# What the task requires:
Copy out everything from the line containing "How far is pixel" down to the end of the rows, word for word.
---- Data listing
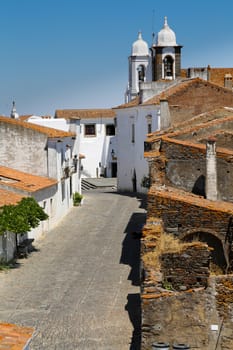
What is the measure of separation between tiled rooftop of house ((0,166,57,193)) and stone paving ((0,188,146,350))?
2.27 meters

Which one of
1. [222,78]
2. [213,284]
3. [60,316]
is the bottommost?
[60,316]

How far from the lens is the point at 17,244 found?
26203 mm

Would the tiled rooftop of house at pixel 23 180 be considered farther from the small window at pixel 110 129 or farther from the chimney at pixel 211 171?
the small window at pixel 110 129

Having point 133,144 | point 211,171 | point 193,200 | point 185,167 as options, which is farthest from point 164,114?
point 193,200

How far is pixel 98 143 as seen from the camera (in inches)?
2564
--------
# Answer to this task:
How far is pixel 98 143 as seen from the camera (in inches)?
2564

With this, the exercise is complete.